---------- RECORDS FOR PROCESSING ----------

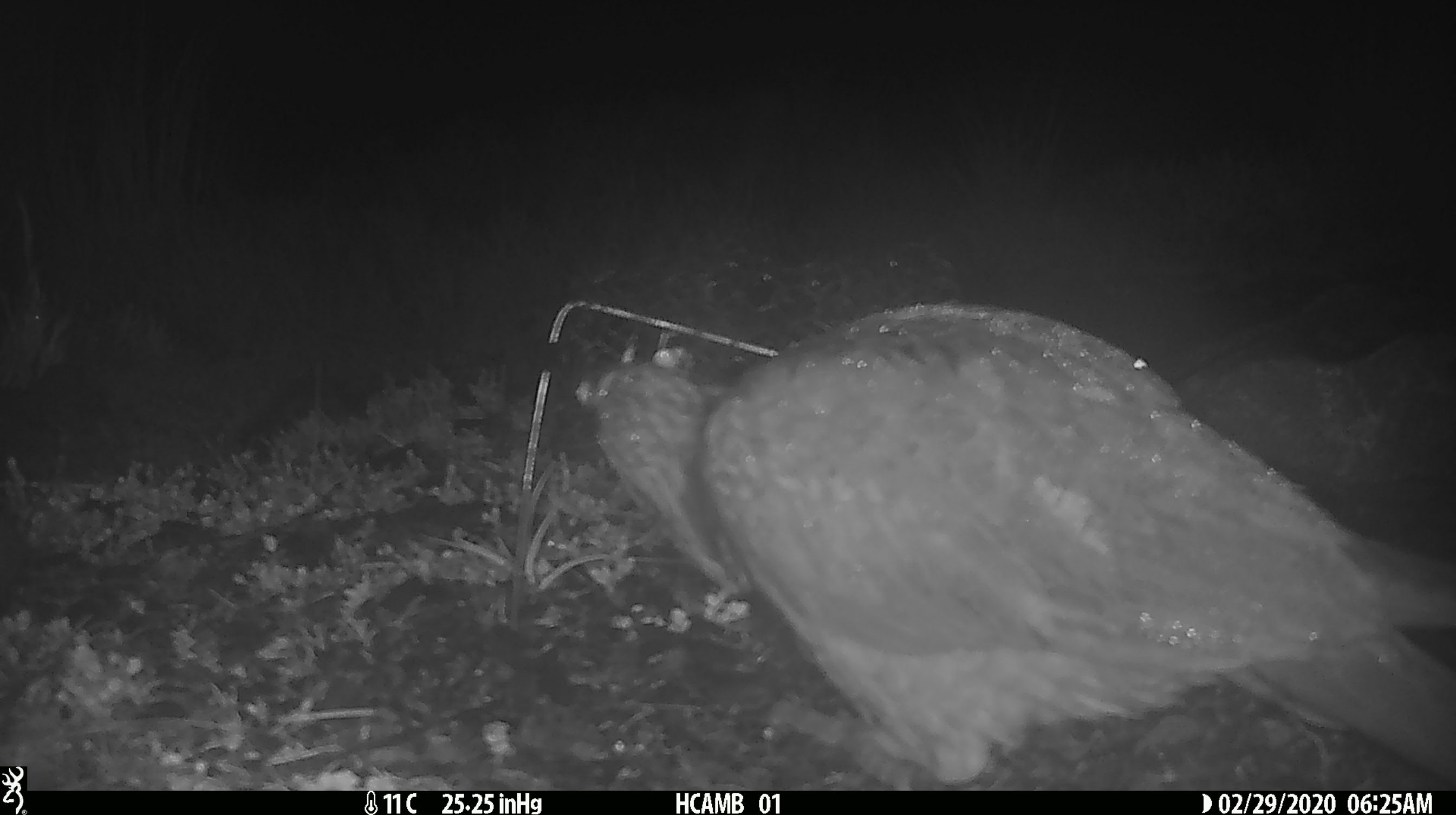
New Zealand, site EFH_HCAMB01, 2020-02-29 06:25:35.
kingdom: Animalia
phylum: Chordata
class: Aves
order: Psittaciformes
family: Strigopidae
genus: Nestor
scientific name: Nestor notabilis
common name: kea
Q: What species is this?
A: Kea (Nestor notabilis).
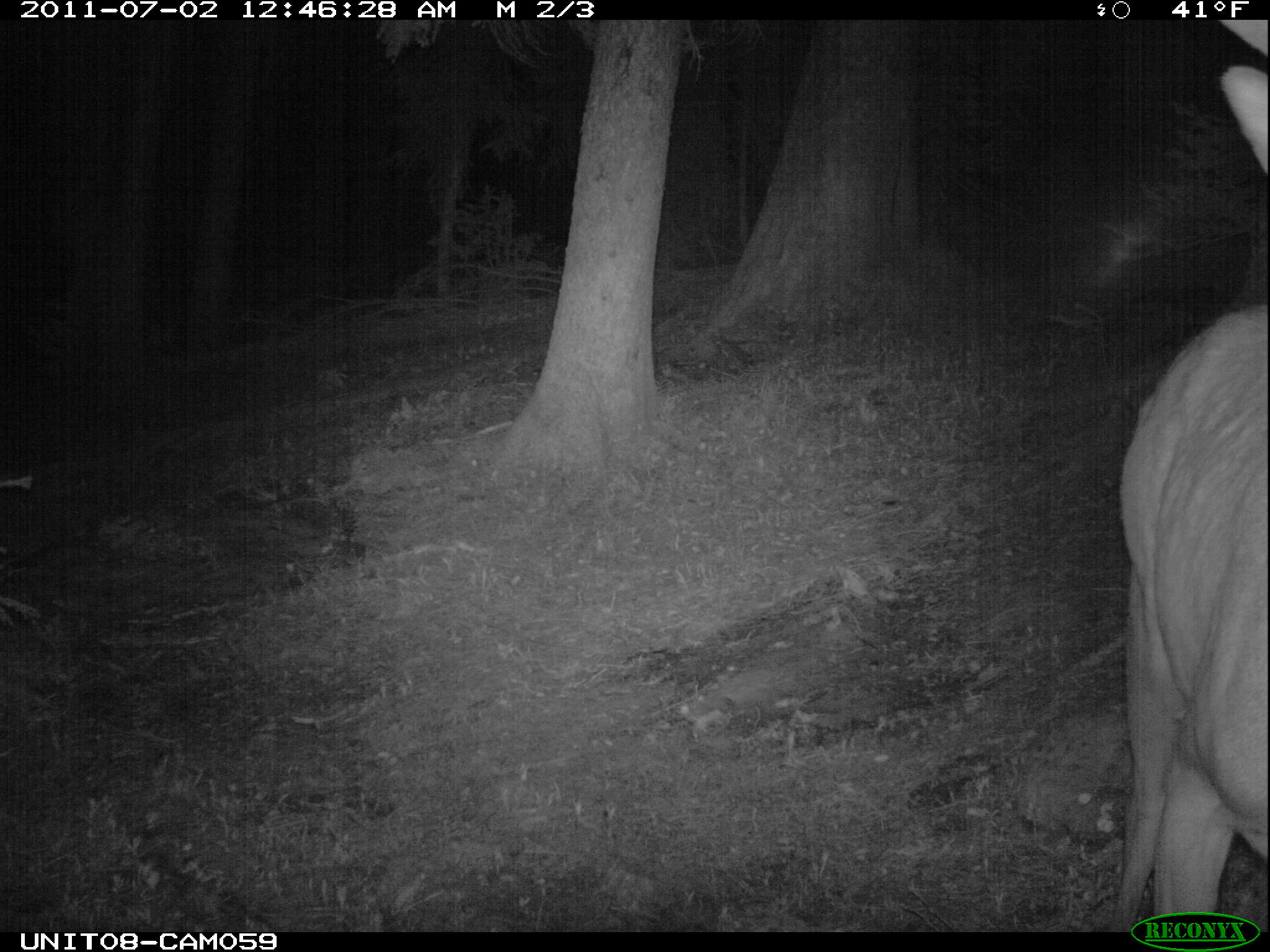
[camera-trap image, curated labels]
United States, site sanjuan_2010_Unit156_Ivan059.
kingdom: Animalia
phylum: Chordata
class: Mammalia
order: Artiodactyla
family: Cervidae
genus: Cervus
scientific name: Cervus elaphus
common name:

----------

Leave out the pictures and return the listing exactly.

New Zealand, site EFH_HCAMB01, 2020-02-29 06:25:35.
kingdom: Animalia
phylum: Chordata
class: Aves
order: Psittaciformes
family: Strigopidae
genus: Nestor
scientific name: Nestor notabilis
common name: kea
Q: What species is this?
A: Kea (Nestor notabilis).
[camera-trap image, curated labels]
United States, site sanjuan_2010_Unit156_Ivan059.
kingdom: Animalia
phylum: Chordata
class: Mammalia
order: Artiodactyla
family: Cervidae
genus: Cervus
scientific name: Cervus elaphus
common name:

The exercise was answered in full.